位于镇南城东南方静静坐落着一个名叫南安的小镇。
“将军,刚刚收到一封来自镇南城的紧急密令。”
一名士兵气喘吁吁地冲进将军府,双手呈上了那份承载着未知消息的圣旨。
齐镇远接过后,细细阅读,那一刻,他的面容凝固,仿佛时间在他周围静止。
“镇南城的密令?赵蒹葭此举何意?莫非是寻求我们的援助?”
一名身披铁甲的将领望着齐镇远,眉宇间尽是困惑。
齐镇远没有立即回答,而是将密令递给对方,眼里闪烁着复杂的光。“你看看便知。”
“赵蒹葭在镇南城独自击溃了大齐的猛烈攻势?这怎可能?”
陆敬尧阅毕圣旨,与齐镇远一般,满是难以置信。
“钱文斌,我们需审慎考虑,是继续作壁上观,还是主动出击。”
齐镇远叹息一声,心中明白,如今的大梁,正如风雨中的飘摇小舟。
各方势力纷至沓来,乱世之中,群魔乱舞。
如若听之任之,大梁恐难逃被大齐铁蹄践踏的命运。
“历来未有女子挂帅的先例,我对这位赵蒹葭本就无甚好感。”
钱文斌皱眉,立场明确。
齐镇远转而询问一旁沉思的文士:“锦城,你的意见如何?”
魏锦城凝视着齐镇远,缓缓言道:“兄长,若您甘愿于混沌中度日,闭目塞听,那么大梁的未来只能是一片灰暗。在我看来,若维持现状,我们只会一步步走向衰亡。”

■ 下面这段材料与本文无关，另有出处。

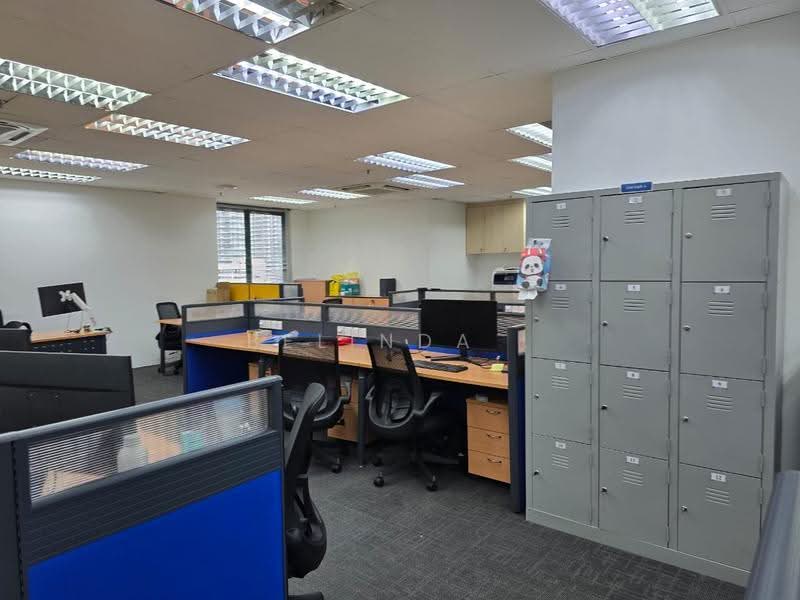 Kedai / Pejabat untuk Dijual di KL City Centre (Kuala Lumpur) - Belinda . - Work stations - PropertyGuru.com.my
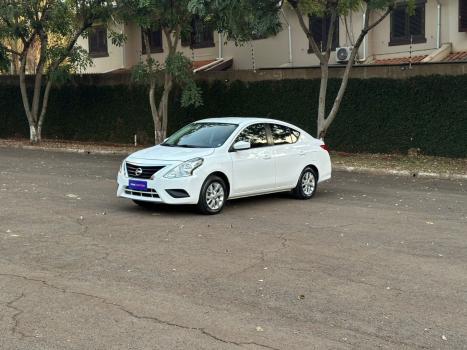 NISSAN Versa Sedan 1.6 16V 4P FLEX SL, Foto 13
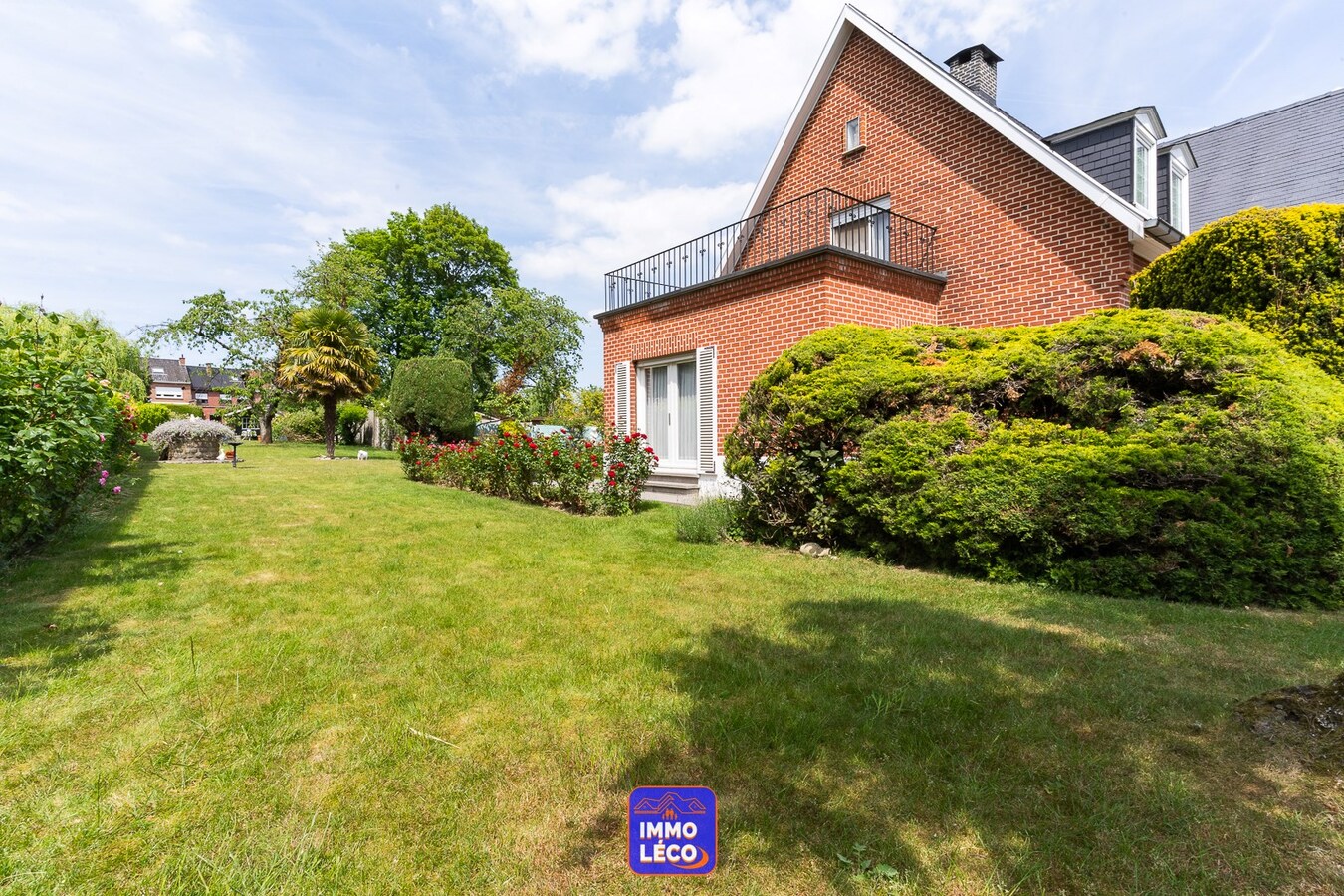 Villa érigée sur 1436m² avec garage, parking et grand jardin, secteur prisé "La Coquinie" !! 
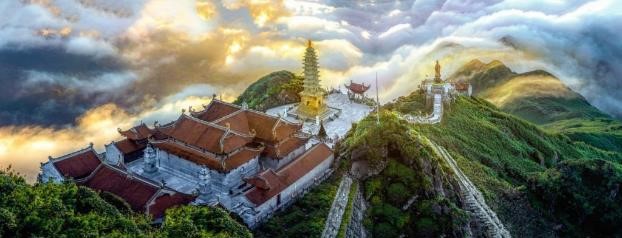 Lễ Phật cầu an, thưởng lãm bức tranh xuân tuyệt đẹp trên đỉnh Fansipan - Ảnh 11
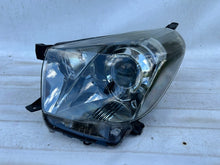 Laden Sie das Bild in den Galerie-Viewer, Frontscheinwerfer Toyota Iq 74-374-3 Links Scheinwerfer Headlight SCH9275551518ry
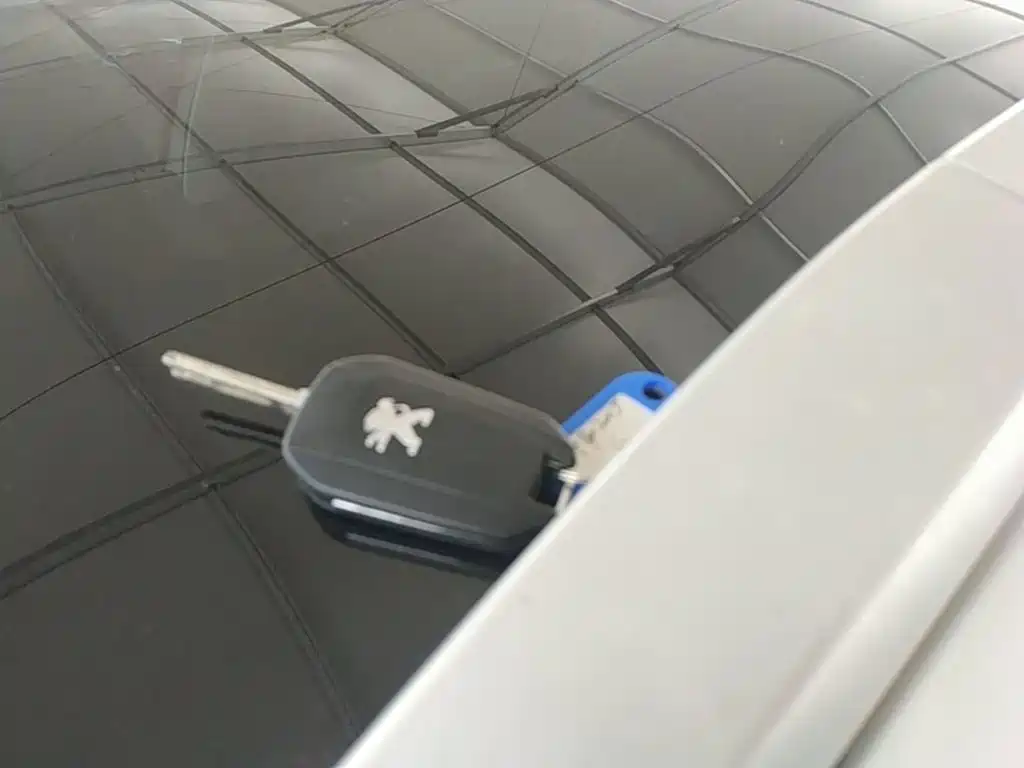 Peugeot 2008 — миниатюра 9
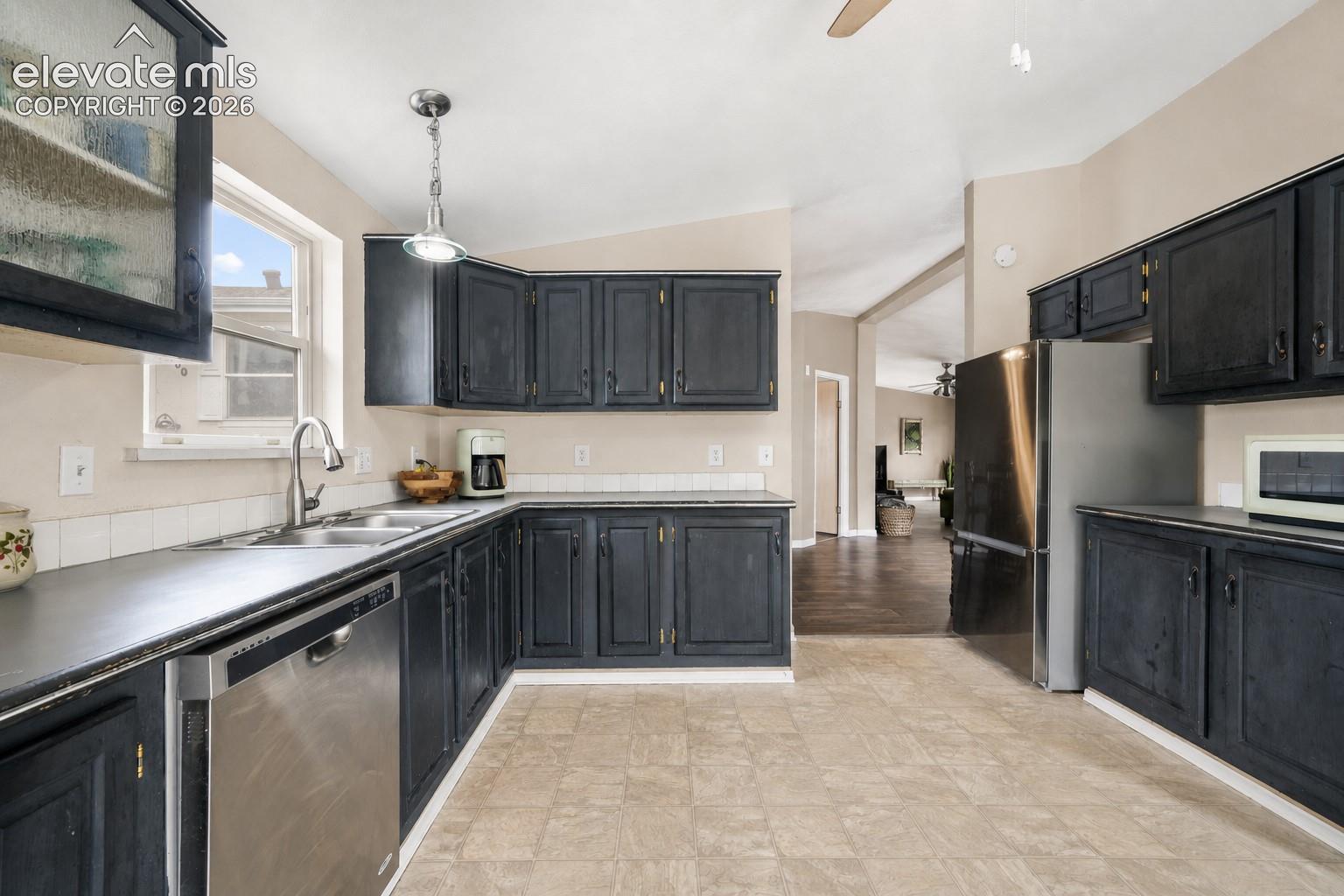 2550 Wheaton Drive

“二将军的意思是,向镇南城那位‘将军’效忠,便能扭转大梁的危局?”
钱文斌言辞中尽是嘲讽。
一个十几岁的少女,岂能成为拯救苍生的英雄?
魏锦城目光坚定,直抒胸臆。
“兄长,至少我从那位将军身上看到了守土卫国的无畏与勇气。唯有这样的勇者,才能引领大梁走出当前困境,对抗疯狂侵袭的大齐。
况且,她乃名正言顺的大梁将领,身份无可挑剔。
仅凭一女子力保镇南不失,逼退大齐雄师,我认为向她效忠,是明智且充满希望之举。”
钱文斌径直行礼,心意已决,他无意效忠任何一位“女将军”。
“兄长,两害相权取其轻。若您真心为大梁的复兴考虑,效忠她更为稳妥。”
魏锦城同样施礼,他不分性别,只求能拯救大梁于水火。
“二将军,难道是家中的妇人让你变得如此胆怯了吗?”
钱文斌冷言冷语,揭开旧疤,意图激怒魏锦城。
“钱文斌,你找死不成?”魏锦城怒极,拔出腰间长剑,眸中燃烧着怒火。
“住手,一切休矣。”齐镇远怒喝声中,二人慌忙躬身行礼。
“锦城,替我拟一封回函,言明我愿倾力相助,出兵相援。但需知南安镇军士正值休整,短期内难以即刻奔赴镇南城。
且我军饷已拖欠数月,望城中能速解银两之急,若实在拮据,粮草亦可充作替代。”
语毕,齐镇远嘴角勾起一抹冷峭的笑容,目光转向身旁的兄弟。
“兄长,此举究竟是有意刁难赵蒹葭,抑或是对他的一番试炼?镇南城被围日久,恐早已自顾不暇,何谈援我银钱粮草?”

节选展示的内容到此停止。